- **Assignment**
Copy every item below character for character, omitting the pictures.

── Exercise data

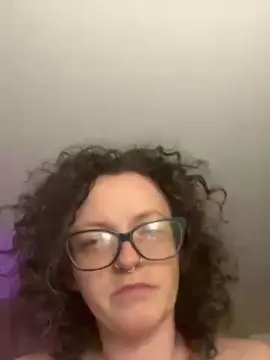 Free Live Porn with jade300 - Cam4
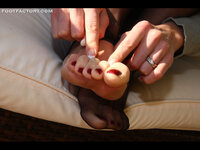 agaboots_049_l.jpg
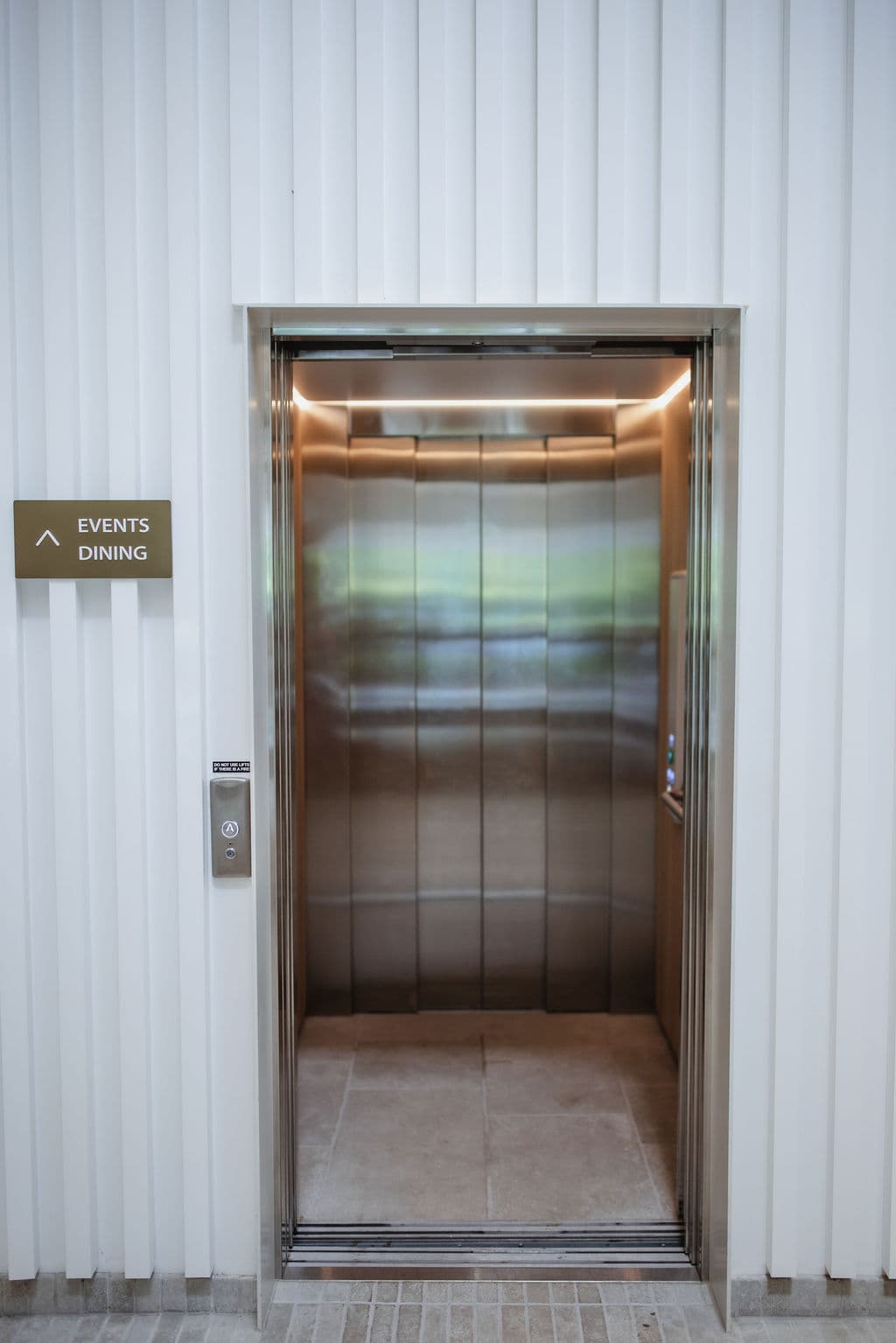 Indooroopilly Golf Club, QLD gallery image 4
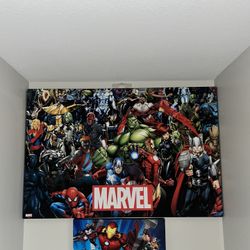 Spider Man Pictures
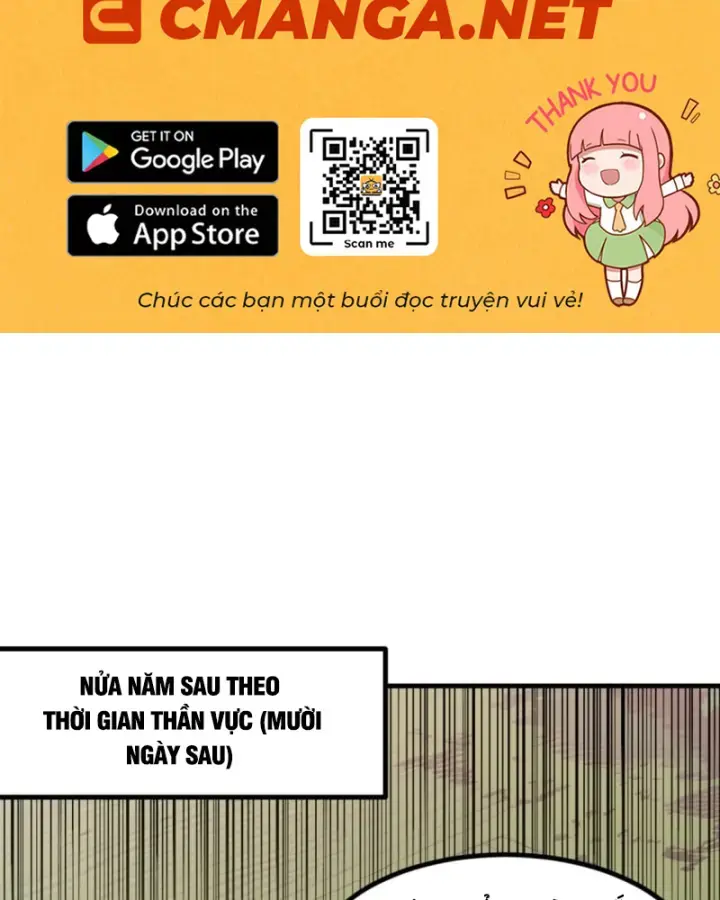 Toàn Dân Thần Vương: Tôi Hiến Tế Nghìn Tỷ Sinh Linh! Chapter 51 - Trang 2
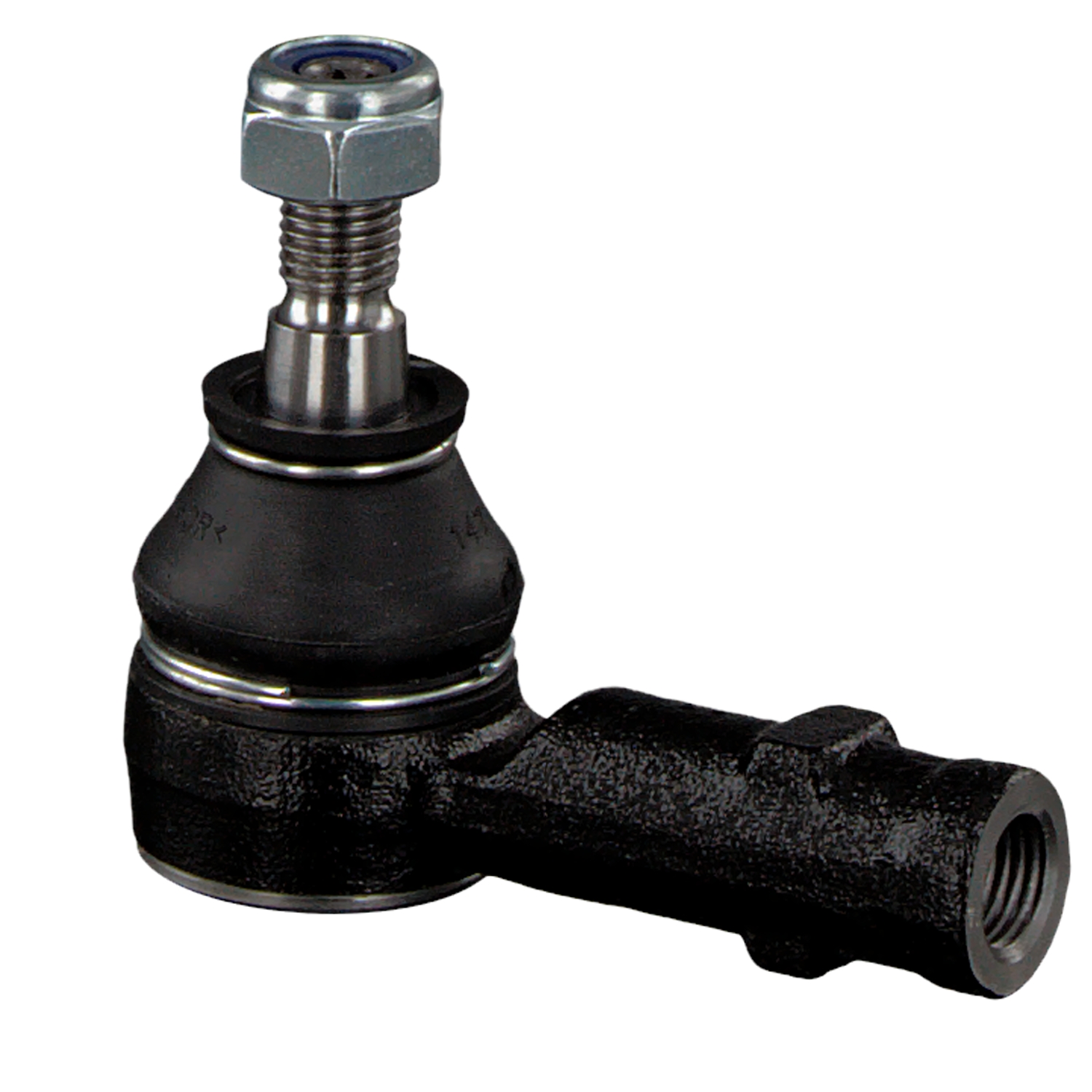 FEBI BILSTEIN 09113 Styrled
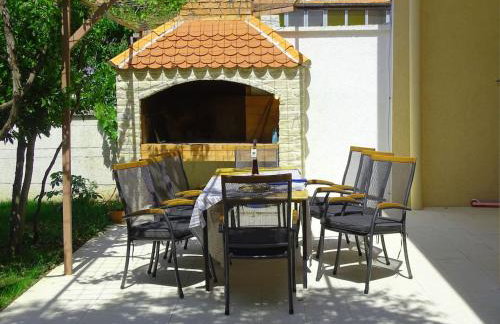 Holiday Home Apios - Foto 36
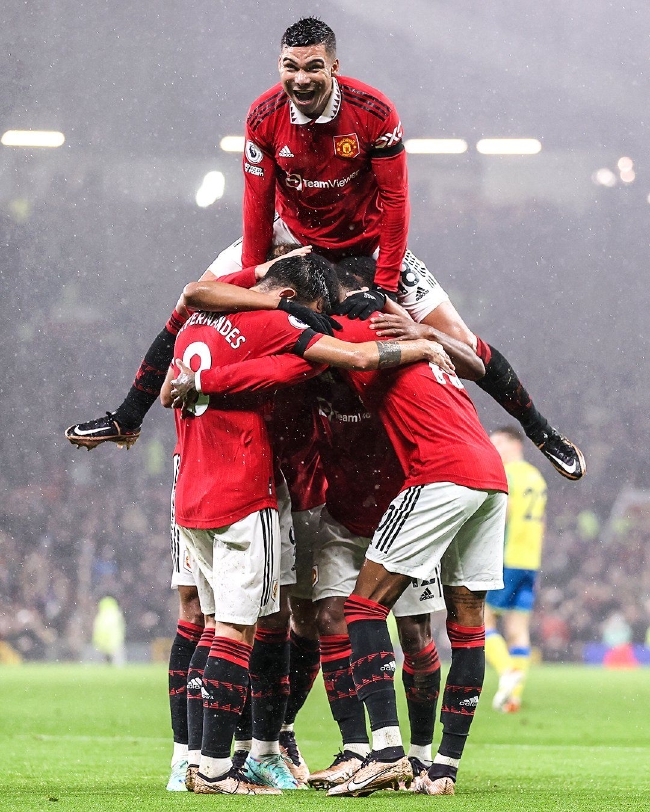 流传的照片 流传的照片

────

- **Task solution**
 Free Live Porn with jade300 - Cam4
 agaboots_049_l.jpg
 Indooroopilly Golf Club, QLD gallery image 4
 Spider Man Pictures
 Toàn Dân Thần Vương: Tôi Hiến Tế Nghìn Tỷ Sinh Linh! Chapter 51 - Trang 2
 FEBI BILSTEIN 09113 Styrled
 Holiday Home Apios - Foto 36
 流传的照片 流传的照片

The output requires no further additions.